It's not a Startup, it's a 19 year old company providing Internet based
service.

------
drc500free
This is a pretty informative example of how hard it is to apply GAAP
accounting to tech-based growth companies. If you look at F-7 Cash Flows, you
can see the struggles.

In "Cash Flows from Operating Activities," you start with the book profit and
work your way through all the excuses that get you to cash flows. Positive
numbers are cash that you have but really shouldn't count, and negative
numbers are cash that you don't have but should. The interesting ones being
Deferred Revenue (subscriptions that have been paid but not fulfilled on) and
Depreciation/Amortization (Assets that are wearing out, including intangibles
like software).

GAAP tries to match expenses to revenues across time, so you know how much
your widgets cost. It struggles with matching across years, and it REALLY
struggles with indirect expenses like software development.

There is no direct expense to tie to the deferred revenue, because a lot of
the cost of getting a customer is not earmarked 1:1 to that customer (hence a
massive gross profit but an overall loss).

And because this is a tech development business, the costs are actually over
in the Investing section. Instead of a direct expense, the developers have
some of their time put into direct expense, some of their time into overhead
expense, and some of their time capitalized for creating an intangible asset.
The intangible asset is then amortized over time, under the assumption that it
gets "worn out" to service the business.

So we get a weird statement like this. The gross profit is massive, but the
business runs at a loss. There is plenty of cash, but it's actually not
supposed to be there - it needs to be set aside to account for stock options,
and for the work of servicing their subscriptions. But they can't quantify the
cost to service a subscription, because it is covered by the depletion of
technology written years ago, as though it's a finite resource that wears out
like a truck at a fixed rate.

DATASET ENTRIES:
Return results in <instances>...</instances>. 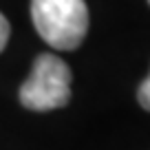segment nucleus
<instances>
[{
	"label": "nucleus",
	"mask_w": 150,
	"mask_h": 150,
	"mask_svg": "<svg viewBox=\"0 0 150 150\" xmlns=\"http://www.w3.org/2000/svg\"><path fill=\"white\" fill-rule=\"evenodd\" d=\"M148 2H150V0H148Z\"/></svg>",
	"instance_id": "obj_5"
},
{
	"label": "nucleus",
	"mask_w": 150,
	"mask_h": 150,
	"mask_svg": "<svg viewBox=\"0 0 150 150\" xmlns=\"http://www.w3.org/2000/svg\"><path fill=\"white\" fill-rule=\"evenodd\" d=\"M137 99H139L141 108H146V110H150V75L146 77L144 82H141L139 91H137Z\"/></svg>",
	"instance_id": "obj_3"
},
{
	"label": "nucleus",
	"mask_w": 150,
	"mask_h": 150,
	"mask_svg": "<svg viewBox=\"0 0 150 150\" xmlns=\"http://www.w3.org/2000/svg\"><path fill=\"white\" fill-rule=\"evenodd\" d=\"M35 31L55 51H73L88 31V9L84 0H31Z\"/></svg>",
	"instance_id": "obj_1"
},
{
	"label": "nucleus",
	"mask_w": 150,
	"mask_h": 150,
	"mask_svg": "<svg viewBox=\"0 0 150 150\" xmlns=\"http://www.w3.org/2000/svg\"><path fill=\"white\" fill-rule=\"evenodd\" d=\"M9 35H11V27H9V22H7V18L0 13V51L7 47V42H9Z\"/></svg>",
	"instance_id": "obj_4"
},
{
	"label": "nucleus",
	"mask_w": 150,
	"mask_h": 150,
	"mask_svg": "<svg viewBox=\"0 0 150 150\" xmlns=\"http://www.w3.org/2000/svg\"><path fill=\"white\" fill-rule=\"evenodd\" d=\"M71 69L60 55L42 53L33 62L31 75L20 86V104L29 110L47 112L69 104Z\"/></svg>",
	"instance_id": "obj_2"
}]
</instances>
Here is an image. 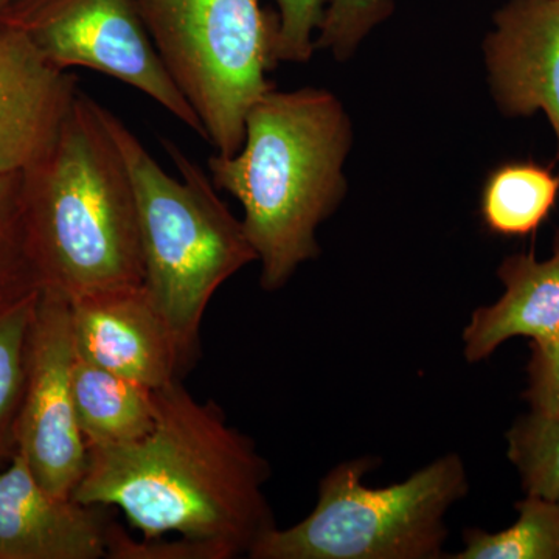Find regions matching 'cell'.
<instances>
[{"label": "cell", "instance_id": "cell-3", "mask_svg": "<svg viewBox=\"0 0 559 559\" xmlns=\"http://www.w3.org/2000/svg\"><path fill=\"white\" fill-rule=\"evenodd\" d=\"M98 105L80 91L53 145L21 173L22 221L43 289L69 300L143 285L134 190Z\"/></svg>", "mask_w": 559, "mask_h": 559}, {"label": "cell", "instance_id": "cell-16", "mask_svg": "<svg viewBox=\"0 0 559 559\" xmlns=\"http://www.w3.org/2000/svg\"><path fill=\"white\" fill-rule=\"evenodd\" d=\"M518 521L498 533L468 528L454 559H559V499L527 495L516 503Z\"/></svg>", "mask_w": 559, "mask_h": 559}, {"label": "cell", "instance_id": "cell-8", "mask_svg": "<svg viewBox=\"0 0 559 559\" xmlns=\"http://www.w3.org/2000/svg\"><path fill=\"white\" fill-rule=\"evenodd\" d=\"M73 364L70 300L40 289L28 336L16 451L44 487L66 498H72L87 465L73 401Z\"/></svg>", "mask_w": 559, "mask_h": 559}, {"label": "cell", "instance_id": "cell-21", "mask_svg": "<svg viewBox=\"0 0 559 559\" xmlns=\"http://www.w3.org/2000/svg\"><path fill=\"white\" fill-rule=\"evenodd\" d=\"M280 20L278 60L305 64L316 51L330 0H274Z\"/></svg>", "mask_w": 559, "mask_h": 559}, {"label": "cell", "instance_id": "cell-7", "mask_svg": "<svg viewBox=\"0 0 559 559\" xmlns=\"http://www.w3.org/2000/svg\"><path fill=\"white\" fill-rule=\"evenodd\" d=\"M55 68H84L134 87L205 140L164 68L138 0H20L2 17Z\"/></svg>", "mask_w": 559, "mask_h": 559}, {"label": "cell", "instance_id": "cell-17", "mask_svg": "<svg viewBox=\"0 0 559 559\" xmlns=\"http://www.w3.org/2000/svg\"><path fill=\"white\" fill-rule=\"evenodd\" d=\"M38 296L0 310V466L16 452L17 421L27 378L28 336Z\"/></svg>", "mask_w": 559, "mask_h": 559}, {"label": "cell", "instance_id": "cell-15", "mask_svg": "<svg viewBox=\"0 0 559 559\" xmlns=\"http://www.w3.org/2000/svg\"><path fill=\"white\" fill-rule=\"evenodd\" d=\"M559 175L536 162L500 165L485 182L480 213L485 227L500 237H527L557 205Z\"/></svg>", "mask_w": 559, "mask_h": 559}, {"label": "cell", "instance_id": "cell-10", "mask_svg": "<svg viewBox=\"0 0 559 559\" xmlns=\"http://www.w3.org/2000/svg\"><path fill=\"white\" fill-rule=\"evenodd\" d=\"M484 58L500 112H543L557 138L559 164V0H509L500 7Z\"/></svg>", "mask_w": 559, "mask_h": 559}, {"label": "cell", "instance_id": "cell-20", "mask_svg": "<svg viewBox=\"0 0 559 559\" xmlns=\"http://www.w3.org/2000/svg\"><path fill=\"white\" fill-rule=\"evenodd\" d=\"M393 10V0H330L316 36V50H329L341 62L349 60Z\"/></svg>", "mask_w": 559, "mask_h": 559}, {"label": "cell", "instance_id": "cell-24", "mask_svg": "<svg viewBox=\"0 0 559 559\" xmlns=\"http://www.w3.org/2000/svg\"><path fill=\"white\" fill-rule=\"evenodd\" d=\"M17 2H20V0H0V20H2V17L9 13L11 7Z\"/></svg>", "mask_w": 559, "mask_h": 559}, {"label": "cell", "instance_id": "cell-4", "mask_svg": "<svg viewBox=\"0 0 559 559\" xmlns=\"http://www.w3.org/2000/svg\"><path fill=\"white\" fill-rule=\"evenodd\" d=\"M138 205L143 286L167 320L189 366L200 352L202 320L216 290L255 263L241 219L221 201L207 173L164 140L180 178L164 170L112 110L98 105Z\"/></svg>", "mask_w": 559, "mask_h": 559}, {"label": "cell", "instance_id": "cell-19", "mask_svg": "<svg viewBox=\"0 0 559 559\" xmlns=\"http://www.w3.org/2000/svg\"><path fill=\"white\" fill-rule=\"evenodd\" d=\"M510 462L520 473L527 495L559 499V418L528 414L516 419L509 432Z\"/></svg>", "mask_w": 559, "mask_h": 559}, {"label": "cell", "instance_id": "cell-14", "mask_svg": "<svg viewBox=\"0 0 559 559\" xmlns=\"http://www.w3.org/2000/svg\"><path fill=\"white\" fill-rule=\"evenodd\" d=\"M73 401L87 448L131 443L153 428L154 390L76 356Z\"/></svg>", "mask_w": 559, "mask_h": 559}, {"label": "cell", "instance_id": "cell-13", "mask_svg": "<svg viewBox=\"0 0 559 559\" xmlns=\"http://www.w3.org/2000/svg\"><path fill=\"white\" fill-rule=\"evenodd\" d=\"M502 297L477 308L463 331V355L468 362L488 359L511 337L544 340L559 329V229L549 260L514 253L500 263Z\"/></svg>", "mask_w": 559, "mask_h": 559}, {"label": "cell", "instance_id": "cell-2", "mask_svg": "<svg viewBox=\"0 0 559 559\" xmlns=\"http://www.w3.org/2000/svg\"><path fill=\"white\" fill-rule=\"evenodd\" d=\"M352 143V120L336 95L274 87L250 108L240 151L210 156L213 186L241 204L242 227L267 293L282 289L301 264L319 257V226L347 194L344 167Z\"/></svg>", "mask_w": 559, "mask_h": 559}, {"label": "cell", "instance_id": "cell-18", "mask_svg": "<svg viewBox=\"0 0 559 559\" xmlns=\"http://www.w3.org/2000/svg\"><path fill=\"white\" fill-rule=\"evenodd\" d=\"M43 289L25 237L21 173L0 175V310L35 297Z\"/></svg>", "mask_w": 559, "mask_h": 559}, {"label": "cell", "instance_id": "cell-12", "mask_svg": "<svg viewBox=\"0 0 559 559\" xmlns=\"http://www.w3.org/2000/svg\"><path fill=\"white\" fill-rule=\"evenodd\" d=\"M79 92L75 76L0 21V175L27 170L50 150Z\"/></svg>", "mask_w": 559, "mask_h": 559}, {"label": "cell", "instance_id": "cell-1", "mask_svg": "<svg viewBox=\"0 0 559 559\" xmlns=\"http://www.w3.org/2000/svg\"><path fill=\"white\" fill-rule=\"evenodd\" d=\"M270 476L253 440L179 380L154 390L153 428L142 439L87 448L72 498L119 509L143 539L175 533L234 559L277 527L264 495Z\"/></svg>", "mask_w": 559, "mask_h": 559}, {"label": "cell", "instance_id": "cell-11", "mask_svg": "<svg viewBox=\"0 0 559 559\" xmlns=\"http://www.w3.org/2000/svg\"><path fill=\"white\" fill-rule=\"evenodd\" d=\"M108 507L53 495L20 452L0 466V559L108 558Z\"/></svg>", "mask_w": 559, "mask_h": 559}, {"label": "cell", "instance_id": "cell-23", "mask_svg": "<svg viewBox=\"0 0 559 559\" xmlns=\"http://www.w3.org/2000/svg\"><path fill=\"white\" fill-rule=\"evenodd\" d=\"M108 558L110 559H224L218 549L209 544L187 538L175 540H134L114 522L110 530Z\"/></svg>", "mask_w": 559, "mask_h": 559}, {"label": "cell", "instance_id": "cell-22", "mask_svg": "<svg viewBox=\"0 0 559 559\" xmlns=\"http://www.w3.org/2000/svg\"><path fill=\"white\" fill-rule=\"evenodd\" d=\"M524 399L532 414L559 418V329L544 340L532 341Z\"/></svg>", "mask_w": 559, "mask_h": 559}, {"label": "cell", "instance_id": "cell-6", "mask_svg": "<svg viewBox=\"0 0 559 559\" xmlns=\"http://www.w3.org/2000/svg\"><path fill=\"white\" fill-rule=\"evenodd\" d=\"M164 68L221 156L245 142L246 117L278 60L280 20L260 0H138Z\"/></svg>", "mask_w": 559, "mask_h": 559}, {"label": "cell", "instance_id": "cell-5", "mask_svg": "<svg viewBox=\"0 0 559 559\" xmlns=\"http://www.w3.org/2000/svg\"><path fill=\"white\" fill-rule=\"evenodd\" d=\"M369 457L348 460L320 480L314 510L289 528L274 527L250 559H439L444 516L468 495L463 460L447 454L406 480L370 488Z\"/></svg>", "mask_w": 559, "mask_h": 559}, {"label": "cell", "instance_id": "cell-9", "mask_svg": "<svg viewBox=\"0 0 559 559\" xmlns=\"http://www.w3.org/2000/svg\"><path fill=\"white\" fill-rule=\"evenodd\" d=\"M76 358L159 390L189 369L145 286L98 290L70 300Z\"/></svg>", "mask_w": 559, "mask_h": 559}]
</instances>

WHAT IS NEEDED: Copy the GAAP accounting comment again, starting at the words "The intangible asset" and ending after "a fixed rate.", and swap "truck" for "machine".

WRITTEN REPLY:
The intangible asset is then amortized over time, under the assumption that it
gets "worn out" to service the business.

So we get a weird statement like this. The gross profit is massive, but the
business runs at a loss. There is plenty of cash, but it's actually not
supposed to be there - it needs to be set aside to account for stock options,
and for the work of servicing their subscriptions. But they can't quantify the
cost to service a subscription, because it is covered by the depletion of
technology written years ago, as though it's a finite resource that wears out
like a machine at a fixed rate.